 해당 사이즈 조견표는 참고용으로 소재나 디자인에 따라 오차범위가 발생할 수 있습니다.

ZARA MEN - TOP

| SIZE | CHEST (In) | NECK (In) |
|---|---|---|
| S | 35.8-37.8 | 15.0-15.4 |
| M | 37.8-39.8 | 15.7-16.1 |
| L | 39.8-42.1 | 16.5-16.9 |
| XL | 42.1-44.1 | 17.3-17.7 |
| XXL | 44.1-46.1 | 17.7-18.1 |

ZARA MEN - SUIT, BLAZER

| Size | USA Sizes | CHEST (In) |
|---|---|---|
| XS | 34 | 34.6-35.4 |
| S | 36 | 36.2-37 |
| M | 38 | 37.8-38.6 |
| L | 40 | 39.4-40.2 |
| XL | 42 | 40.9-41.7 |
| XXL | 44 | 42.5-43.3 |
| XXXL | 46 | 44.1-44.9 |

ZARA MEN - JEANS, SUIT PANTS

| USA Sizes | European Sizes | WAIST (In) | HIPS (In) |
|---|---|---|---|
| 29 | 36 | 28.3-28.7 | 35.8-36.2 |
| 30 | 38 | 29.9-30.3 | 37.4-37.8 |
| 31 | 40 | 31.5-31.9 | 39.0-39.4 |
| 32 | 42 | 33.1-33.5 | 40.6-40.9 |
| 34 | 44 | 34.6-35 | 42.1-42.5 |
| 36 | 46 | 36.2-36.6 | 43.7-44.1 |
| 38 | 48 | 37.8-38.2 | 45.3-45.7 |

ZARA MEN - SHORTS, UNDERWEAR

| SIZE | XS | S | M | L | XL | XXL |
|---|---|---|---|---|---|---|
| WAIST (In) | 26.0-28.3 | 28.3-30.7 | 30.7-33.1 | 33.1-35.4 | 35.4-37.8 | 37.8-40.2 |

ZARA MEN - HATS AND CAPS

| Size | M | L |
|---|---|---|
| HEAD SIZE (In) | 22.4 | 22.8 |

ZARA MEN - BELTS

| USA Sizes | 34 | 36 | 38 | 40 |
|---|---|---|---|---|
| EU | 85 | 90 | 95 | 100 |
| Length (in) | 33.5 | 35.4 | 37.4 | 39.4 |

■ Task statement
Take every line from the records above that has the word "CHEST" and copy it.

■ Output of the exercise
| SIZE | CHEST (In) | NECK (In) |
| Size | USA Sizes | CHEST (In) |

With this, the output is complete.